Abstract
This article seeks to explore whether the EU system of fundamental rights protection allows
room for constitutional pluralism. By looking at recent developments in the case law of the
Court of Justice of the European Union (the Court of Justice), it is submitted that the Court
has answered that question in the affirmative, thereby respecting the diversity of the cultures
and traditions of the peoples of Europe as well as their national identities. The application
of the Charter does not rule out a cumulative application of fundamental rights. That being
said, pluralism is not absolute, but must be weighed against the indivisible and universal
values on which the European Union is founded.
Logically, the question that arises is how we order pluralism. In this regard, I shall argue that
it is not for the Court of Justice to decide when an EU uniform standard of fundamental
rights protection is to replace (or coexist with) national standards.

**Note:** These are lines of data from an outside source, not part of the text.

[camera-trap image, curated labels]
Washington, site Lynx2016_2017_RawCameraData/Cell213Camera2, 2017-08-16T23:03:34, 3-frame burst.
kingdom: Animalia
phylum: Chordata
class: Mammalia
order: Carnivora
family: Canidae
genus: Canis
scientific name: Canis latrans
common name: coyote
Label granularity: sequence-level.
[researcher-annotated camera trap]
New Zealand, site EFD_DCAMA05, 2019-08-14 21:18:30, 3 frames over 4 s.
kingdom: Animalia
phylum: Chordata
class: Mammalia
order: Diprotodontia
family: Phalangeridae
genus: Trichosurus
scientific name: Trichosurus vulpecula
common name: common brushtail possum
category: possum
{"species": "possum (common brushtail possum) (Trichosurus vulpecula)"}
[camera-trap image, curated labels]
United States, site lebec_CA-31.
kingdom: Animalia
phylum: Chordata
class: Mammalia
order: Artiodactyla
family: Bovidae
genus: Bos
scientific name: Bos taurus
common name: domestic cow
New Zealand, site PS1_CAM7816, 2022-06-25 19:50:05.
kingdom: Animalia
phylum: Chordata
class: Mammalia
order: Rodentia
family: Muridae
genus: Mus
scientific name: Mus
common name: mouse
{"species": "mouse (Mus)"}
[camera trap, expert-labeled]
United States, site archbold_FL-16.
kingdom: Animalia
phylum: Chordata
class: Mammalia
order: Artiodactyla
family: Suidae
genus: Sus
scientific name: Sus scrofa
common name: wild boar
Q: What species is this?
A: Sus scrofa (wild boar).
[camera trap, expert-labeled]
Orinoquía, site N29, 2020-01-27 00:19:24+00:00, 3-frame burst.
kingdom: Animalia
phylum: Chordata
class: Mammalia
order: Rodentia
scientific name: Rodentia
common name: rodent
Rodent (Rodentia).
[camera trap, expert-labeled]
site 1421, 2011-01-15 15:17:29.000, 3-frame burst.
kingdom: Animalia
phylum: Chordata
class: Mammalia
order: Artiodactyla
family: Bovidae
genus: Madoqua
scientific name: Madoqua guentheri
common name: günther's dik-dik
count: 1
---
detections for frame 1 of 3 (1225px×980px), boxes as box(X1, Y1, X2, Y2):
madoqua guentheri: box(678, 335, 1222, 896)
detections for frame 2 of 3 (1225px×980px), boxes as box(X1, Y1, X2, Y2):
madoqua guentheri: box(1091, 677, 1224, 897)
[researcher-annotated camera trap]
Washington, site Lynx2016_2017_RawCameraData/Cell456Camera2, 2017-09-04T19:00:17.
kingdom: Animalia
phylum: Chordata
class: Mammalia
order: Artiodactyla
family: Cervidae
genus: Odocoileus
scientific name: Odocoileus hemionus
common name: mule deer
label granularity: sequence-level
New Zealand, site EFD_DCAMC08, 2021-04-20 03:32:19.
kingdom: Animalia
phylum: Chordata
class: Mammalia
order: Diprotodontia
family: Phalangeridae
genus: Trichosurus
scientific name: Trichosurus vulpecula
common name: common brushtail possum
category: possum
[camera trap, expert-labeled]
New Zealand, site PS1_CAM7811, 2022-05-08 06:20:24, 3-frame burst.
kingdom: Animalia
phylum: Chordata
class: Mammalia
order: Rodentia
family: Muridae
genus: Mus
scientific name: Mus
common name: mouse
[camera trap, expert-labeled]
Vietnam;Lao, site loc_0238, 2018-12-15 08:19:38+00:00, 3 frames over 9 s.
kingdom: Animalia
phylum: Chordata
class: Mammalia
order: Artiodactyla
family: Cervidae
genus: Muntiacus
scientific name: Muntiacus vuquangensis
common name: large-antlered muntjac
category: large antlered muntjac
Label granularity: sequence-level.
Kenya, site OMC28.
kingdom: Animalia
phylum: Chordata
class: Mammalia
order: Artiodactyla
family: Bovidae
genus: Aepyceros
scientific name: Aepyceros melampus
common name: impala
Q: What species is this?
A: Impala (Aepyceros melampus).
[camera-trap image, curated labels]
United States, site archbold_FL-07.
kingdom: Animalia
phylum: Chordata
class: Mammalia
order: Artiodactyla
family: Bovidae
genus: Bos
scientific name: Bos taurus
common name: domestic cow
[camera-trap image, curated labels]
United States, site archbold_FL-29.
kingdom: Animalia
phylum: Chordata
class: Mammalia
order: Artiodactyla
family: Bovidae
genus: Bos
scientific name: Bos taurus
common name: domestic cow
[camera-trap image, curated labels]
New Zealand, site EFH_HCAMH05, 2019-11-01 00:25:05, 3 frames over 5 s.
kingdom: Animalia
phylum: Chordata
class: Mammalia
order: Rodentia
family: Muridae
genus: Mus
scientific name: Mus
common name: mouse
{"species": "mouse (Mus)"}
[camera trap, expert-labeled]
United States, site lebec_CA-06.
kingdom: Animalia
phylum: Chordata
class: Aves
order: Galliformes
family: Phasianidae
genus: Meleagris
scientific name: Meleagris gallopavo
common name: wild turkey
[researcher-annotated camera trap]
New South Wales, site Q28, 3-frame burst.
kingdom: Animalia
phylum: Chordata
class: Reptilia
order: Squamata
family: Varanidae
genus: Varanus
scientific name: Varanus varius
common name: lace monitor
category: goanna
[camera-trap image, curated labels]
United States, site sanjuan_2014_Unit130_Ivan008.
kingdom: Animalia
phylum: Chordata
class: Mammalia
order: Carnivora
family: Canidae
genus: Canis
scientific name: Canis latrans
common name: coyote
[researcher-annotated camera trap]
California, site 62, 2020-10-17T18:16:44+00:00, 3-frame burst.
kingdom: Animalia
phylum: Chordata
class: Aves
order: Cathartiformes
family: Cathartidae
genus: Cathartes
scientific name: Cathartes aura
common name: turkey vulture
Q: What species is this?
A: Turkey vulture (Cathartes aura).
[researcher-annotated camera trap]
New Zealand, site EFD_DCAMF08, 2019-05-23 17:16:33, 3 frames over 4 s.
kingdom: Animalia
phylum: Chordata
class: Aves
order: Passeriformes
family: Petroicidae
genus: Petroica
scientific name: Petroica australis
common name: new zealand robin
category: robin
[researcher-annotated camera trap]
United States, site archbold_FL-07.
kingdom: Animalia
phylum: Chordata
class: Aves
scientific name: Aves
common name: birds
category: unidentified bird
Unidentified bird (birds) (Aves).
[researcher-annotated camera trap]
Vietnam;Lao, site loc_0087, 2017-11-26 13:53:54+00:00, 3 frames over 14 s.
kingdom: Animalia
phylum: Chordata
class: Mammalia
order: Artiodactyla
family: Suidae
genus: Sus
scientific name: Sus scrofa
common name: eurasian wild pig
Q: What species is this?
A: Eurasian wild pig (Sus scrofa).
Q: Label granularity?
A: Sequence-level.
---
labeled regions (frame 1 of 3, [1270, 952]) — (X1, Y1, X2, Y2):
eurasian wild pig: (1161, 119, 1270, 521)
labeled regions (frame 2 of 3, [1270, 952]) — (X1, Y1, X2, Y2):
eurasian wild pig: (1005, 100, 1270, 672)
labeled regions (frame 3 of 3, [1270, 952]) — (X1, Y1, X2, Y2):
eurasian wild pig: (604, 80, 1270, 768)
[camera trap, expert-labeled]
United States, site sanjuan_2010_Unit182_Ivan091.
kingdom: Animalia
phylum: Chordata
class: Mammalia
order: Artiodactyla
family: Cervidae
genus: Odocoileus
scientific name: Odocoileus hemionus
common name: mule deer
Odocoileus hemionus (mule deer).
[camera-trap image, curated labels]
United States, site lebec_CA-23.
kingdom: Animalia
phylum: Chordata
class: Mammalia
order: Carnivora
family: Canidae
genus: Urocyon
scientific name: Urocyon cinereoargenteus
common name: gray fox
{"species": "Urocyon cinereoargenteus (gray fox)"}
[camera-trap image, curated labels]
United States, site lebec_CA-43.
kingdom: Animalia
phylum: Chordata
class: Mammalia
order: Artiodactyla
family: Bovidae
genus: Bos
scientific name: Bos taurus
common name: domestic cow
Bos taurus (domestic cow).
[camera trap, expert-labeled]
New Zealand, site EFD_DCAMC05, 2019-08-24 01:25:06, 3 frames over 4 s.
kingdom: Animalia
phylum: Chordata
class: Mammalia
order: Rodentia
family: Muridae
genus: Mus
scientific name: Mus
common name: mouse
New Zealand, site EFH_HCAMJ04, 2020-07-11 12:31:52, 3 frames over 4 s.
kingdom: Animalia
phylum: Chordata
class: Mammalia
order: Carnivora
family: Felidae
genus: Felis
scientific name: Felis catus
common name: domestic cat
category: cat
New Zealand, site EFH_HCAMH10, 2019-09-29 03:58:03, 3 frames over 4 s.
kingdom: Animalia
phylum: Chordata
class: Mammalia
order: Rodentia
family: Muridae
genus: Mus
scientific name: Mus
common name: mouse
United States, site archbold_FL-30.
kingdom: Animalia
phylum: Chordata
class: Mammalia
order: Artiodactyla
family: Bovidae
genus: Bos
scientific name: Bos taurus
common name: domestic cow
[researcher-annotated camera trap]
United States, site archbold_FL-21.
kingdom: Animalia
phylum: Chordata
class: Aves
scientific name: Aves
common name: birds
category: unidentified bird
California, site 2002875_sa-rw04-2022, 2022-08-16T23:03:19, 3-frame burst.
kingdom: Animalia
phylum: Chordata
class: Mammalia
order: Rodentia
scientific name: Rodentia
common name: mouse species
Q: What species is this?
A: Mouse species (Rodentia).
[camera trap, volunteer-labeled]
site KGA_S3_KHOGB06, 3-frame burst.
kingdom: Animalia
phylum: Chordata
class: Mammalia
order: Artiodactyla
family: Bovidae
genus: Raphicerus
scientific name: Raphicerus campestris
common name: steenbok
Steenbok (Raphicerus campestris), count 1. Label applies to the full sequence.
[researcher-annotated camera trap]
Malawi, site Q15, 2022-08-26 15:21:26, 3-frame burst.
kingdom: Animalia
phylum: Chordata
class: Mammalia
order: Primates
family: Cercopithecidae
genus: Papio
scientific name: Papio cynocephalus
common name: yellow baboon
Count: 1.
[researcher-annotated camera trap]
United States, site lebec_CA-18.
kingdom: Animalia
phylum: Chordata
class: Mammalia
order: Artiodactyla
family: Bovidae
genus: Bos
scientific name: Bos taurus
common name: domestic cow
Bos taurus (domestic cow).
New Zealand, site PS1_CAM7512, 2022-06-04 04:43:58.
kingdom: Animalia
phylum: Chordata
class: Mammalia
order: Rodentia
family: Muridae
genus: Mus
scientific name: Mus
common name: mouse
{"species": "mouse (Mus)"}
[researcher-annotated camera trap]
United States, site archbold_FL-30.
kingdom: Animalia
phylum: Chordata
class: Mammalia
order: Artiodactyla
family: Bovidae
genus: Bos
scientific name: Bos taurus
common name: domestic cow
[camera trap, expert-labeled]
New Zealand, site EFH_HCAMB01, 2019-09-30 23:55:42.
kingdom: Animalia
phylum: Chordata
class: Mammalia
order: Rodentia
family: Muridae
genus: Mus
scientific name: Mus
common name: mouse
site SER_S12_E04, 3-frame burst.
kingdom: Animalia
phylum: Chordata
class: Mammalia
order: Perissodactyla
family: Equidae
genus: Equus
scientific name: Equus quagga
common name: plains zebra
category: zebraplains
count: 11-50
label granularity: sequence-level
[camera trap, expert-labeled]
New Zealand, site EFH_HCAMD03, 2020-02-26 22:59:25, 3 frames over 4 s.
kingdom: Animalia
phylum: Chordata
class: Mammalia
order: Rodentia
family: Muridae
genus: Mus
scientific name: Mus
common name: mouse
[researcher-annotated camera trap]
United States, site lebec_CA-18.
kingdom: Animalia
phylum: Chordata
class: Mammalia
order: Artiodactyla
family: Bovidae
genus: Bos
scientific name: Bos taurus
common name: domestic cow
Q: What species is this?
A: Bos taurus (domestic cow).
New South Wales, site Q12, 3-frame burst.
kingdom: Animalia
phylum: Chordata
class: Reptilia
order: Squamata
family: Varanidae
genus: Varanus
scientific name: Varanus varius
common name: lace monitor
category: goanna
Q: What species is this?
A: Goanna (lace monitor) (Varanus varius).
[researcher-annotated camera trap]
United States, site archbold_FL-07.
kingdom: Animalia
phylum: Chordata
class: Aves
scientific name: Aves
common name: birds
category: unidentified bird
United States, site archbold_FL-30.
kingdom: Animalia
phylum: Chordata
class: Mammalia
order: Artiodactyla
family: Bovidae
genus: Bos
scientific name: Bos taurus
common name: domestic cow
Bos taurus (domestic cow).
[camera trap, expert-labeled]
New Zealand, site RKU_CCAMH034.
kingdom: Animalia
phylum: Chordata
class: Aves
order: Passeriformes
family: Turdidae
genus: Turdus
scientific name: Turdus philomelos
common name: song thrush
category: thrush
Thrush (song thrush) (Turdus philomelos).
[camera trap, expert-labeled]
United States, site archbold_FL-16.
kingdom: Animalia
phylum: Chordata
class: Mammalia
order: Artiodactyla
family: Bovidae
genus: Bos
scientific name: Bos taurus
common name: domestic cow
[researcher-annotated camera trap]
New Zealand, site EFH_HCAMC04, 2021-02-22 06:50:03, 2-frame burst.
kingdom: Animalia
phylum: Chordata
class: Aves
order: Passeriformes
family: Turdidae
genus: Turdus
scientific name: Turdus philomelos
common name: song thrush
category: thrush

That decision is for the
EU political institutions to adopt, since they enjoy the necessary democratic legitimacy to
determine the circumstances under which the exercise of a fundamental right is to be limited
for reasons of public interest.
However, this deference to the EU political branches does not mean that EU legislative
decisions are immune from judicial review. On the contrary, cases such as Schwarz and
Digital Rights demonstrate that the Court of Justice is firmly committed to examining whether
those legislative choices comply with primary EU law, and notably with the Charter.
In this regard, when interpreting the provisions of the Charter, the Court of Justice – in dialogue
with national courts and, in particular, constitutional courts – operates as the guarantor
of the rule of law within the EU, of which fundamental rights are part and parcel. It is thus
for those courts to make sure that each and every EU citizen enjoys a sphere of individual
liberty which must, as defined by the Charter, remain free from public interferences.